Summary of Comparing Two Means

Differentiate between paired & unpaired designs.
Conduct paired and unpaired two-sample t-tests & understand their assumptions and alternatives.
Estimate significance from overlap of Confidence Intervals.
Test if between group variances differ, and learn how to proceed if they do.

Paired:
- Treatments applied to every sample unit under different conditions.
- Measurements on the same unit are not independent.
- Control for extra variation.
Unpaired:
- Each group is an independent random sample.
- Measurements on different units are independent.
- Easier to collect data externally.

Hypothesis Testing Steps:
- Null hypothesis: mean of differences = 0.
- Alternative hypothesis: mean of differences ≠ 0.
Data Collection: Sample data, calculate the differences.
Calculate Test Statistic: Use mean differences and standard deviation.
Determine Null Sampling Distribution: Compute degrees of freedom (df = n - 1).
Calculate P-value: Compare to significance level (α).
Conclusion: Biological significance based on statistical results.

Hypothesis Testing Steps:
- Null hypothesis: means of two groups are equal (D = 0).
- Alternative hypothesis: means are different (D ≠ 0).
Calculate Test Statistic:
- Use means and standard error of differences.
Determine Null Sampling Distribution: Calculate df as df1 + df2 - 2.
Calculate P-value: Compare to significance level (α).
Conclusion: Assess if results are statistically significant.

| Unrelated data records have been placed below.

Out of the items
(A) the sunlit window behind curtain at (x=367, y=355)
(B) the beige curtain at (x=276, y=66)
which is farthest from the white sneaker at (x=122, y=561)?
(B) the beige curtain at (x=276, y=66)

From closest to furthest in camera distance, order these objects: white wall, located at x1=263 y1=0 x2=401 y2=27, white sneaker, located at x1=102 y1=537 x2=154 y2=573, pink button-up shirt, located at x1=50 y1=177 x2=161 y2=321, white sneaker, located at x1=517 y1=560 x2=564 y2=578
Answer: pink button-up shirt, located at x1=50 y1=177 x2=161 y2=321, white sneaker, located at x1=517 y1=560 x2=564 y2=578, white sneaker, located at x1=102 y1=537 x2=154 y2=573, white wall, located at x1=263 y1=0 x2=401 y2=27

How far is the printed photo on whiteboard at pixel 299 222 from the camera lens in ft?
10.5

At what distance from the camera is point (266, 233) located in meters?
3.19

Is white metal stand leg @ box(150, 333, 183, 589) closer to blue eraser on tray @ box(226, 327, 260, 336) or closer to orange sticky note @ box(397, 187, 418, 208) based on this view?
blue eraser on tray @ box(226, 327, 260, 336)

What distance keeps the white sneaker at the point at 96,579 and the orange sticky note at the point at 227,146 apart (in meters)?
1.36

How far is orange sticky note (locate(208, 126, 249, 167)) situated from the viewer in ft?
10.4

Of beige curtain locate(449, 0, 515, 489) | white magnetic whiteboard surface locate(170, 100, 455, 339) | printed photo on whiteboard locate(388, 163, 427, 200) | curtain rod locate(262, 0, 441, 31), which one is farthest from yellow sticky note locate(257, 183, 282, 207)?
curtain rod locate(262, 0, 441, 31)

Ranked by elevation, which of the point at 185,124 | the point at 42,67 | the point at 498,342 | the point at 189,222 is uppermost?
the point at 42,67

Use F test to check if variances differ:
- Null hypothesis: variances are equal.
- Critical value determined from F distribution.

Paired Designs: Analyze mean differences directly between pairs.
Unpaired Designs: Compare group means, requires independent samples.
Proper statistical conclusions stem from direct group comparisons and adherence to assumptions for the tests used.